Bring a large pot of salted water to a boil and cook pasta according to package directions until al dente. Reserve 1 cup of pasta cooking water, then drain and set aside.
Heat olive oil in a large skillet over medium-high heat. Add crumbled spicy Italian sausage and cook 6–8 minutes until browned. Transfer to a plate, leaving some fat in the pan.
Reduce heat to medium. Add chopped onion to the skillet and cook until translucent, about 4 minutes. Add garlic and red pepper flakes and cook 30 seconds until fragrant.
Stir in tomato paste, then add crushed tomatoes. Simmer 5–7 minutes to thicken. Stir in heavy cream and return sausage to the pan. Simmer 2–3 minutes and season with salt and pepper.
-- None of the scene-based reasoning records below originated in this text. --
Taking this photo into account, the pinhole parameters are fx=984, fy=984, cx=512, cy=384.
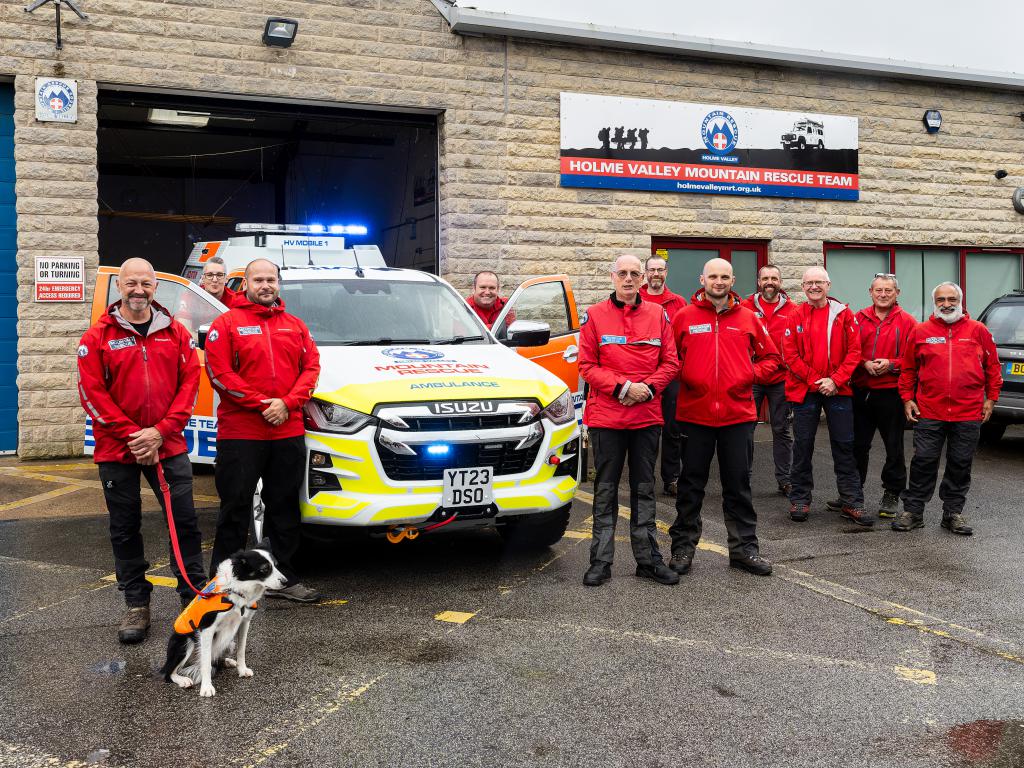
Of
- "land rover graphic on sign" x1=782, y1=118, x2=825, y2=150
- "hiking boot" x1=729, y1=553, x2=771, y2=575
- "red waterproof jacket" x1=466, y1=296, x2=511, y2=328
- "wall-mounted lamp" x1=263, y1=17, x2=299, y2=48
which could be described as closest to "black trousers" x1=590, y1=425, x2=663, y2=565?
"hiking boot" x1=729, y1=553, x2=771, y2=575

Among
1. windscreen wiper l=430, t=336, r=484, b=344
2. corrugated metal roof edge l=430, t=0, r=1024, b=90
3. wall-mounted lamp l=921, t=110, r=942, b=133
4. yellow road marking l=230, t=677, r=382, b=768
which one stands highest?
corrugated metal roof edge l=430, t=0, r=1024, b=90

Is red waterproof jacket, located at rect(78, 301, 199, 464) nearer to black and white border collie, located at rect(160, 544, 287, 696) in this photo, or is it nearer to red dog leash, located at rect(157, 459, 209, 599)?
red dog leash, located at rect(157, 459, 209, 599)

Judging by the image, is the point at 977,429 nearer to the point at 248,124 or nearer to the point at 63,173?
the point at 63,173

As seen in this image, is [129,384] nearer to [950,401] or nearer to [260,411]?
[260,411]

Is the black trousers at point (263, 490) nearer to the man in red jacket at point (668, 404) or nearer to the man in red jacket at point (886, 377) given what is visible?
the man in red jacket at point (668, 404)

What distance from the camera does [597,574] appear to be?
229 inches

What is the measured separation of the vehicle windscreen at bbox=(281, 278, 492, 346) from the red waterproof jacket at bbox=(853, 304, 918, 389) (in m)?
3.24

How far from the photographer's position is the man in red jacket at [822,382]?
779 cm

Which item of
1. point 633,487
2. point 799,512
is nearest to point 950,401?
point 799,512

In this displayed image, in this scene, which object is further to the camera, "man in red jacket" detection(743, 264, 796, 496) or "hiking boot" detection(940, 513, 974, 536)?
"man in red jacket" detection(743, 264, 796, 496)

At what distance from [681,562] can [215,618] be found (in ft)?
10.0

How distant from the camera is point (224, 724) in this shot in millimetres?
3816

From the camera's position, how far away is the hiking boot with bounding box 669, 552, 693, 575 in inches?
241

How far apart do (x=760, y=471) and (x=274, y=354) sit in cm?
631
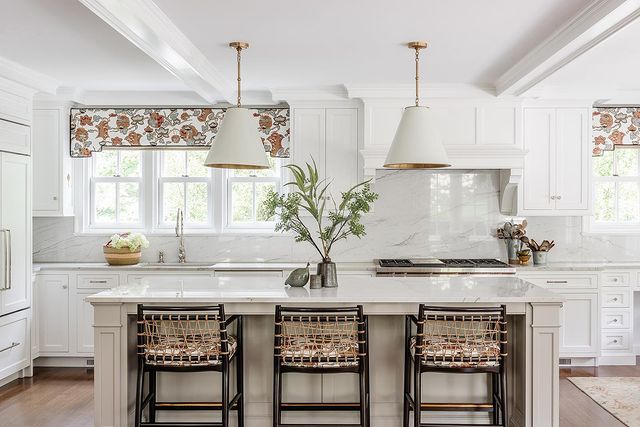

Add drained pasta to the skillet and toss to coat. Add reserved pasta water a little at a time if the sauce is too thick. Stir in Parmesan until glossy. Serve garnished with basil and extra Parmesan.
Notes
Reduce red pepper flakes for less heat, or use mild sausage and add smoked paprika for depth.
Swap heavy cream for Greek yogurt for a lighter finish (stir in off heat).
Sauce freezes well; cook fresh pasta when reheating for best texture.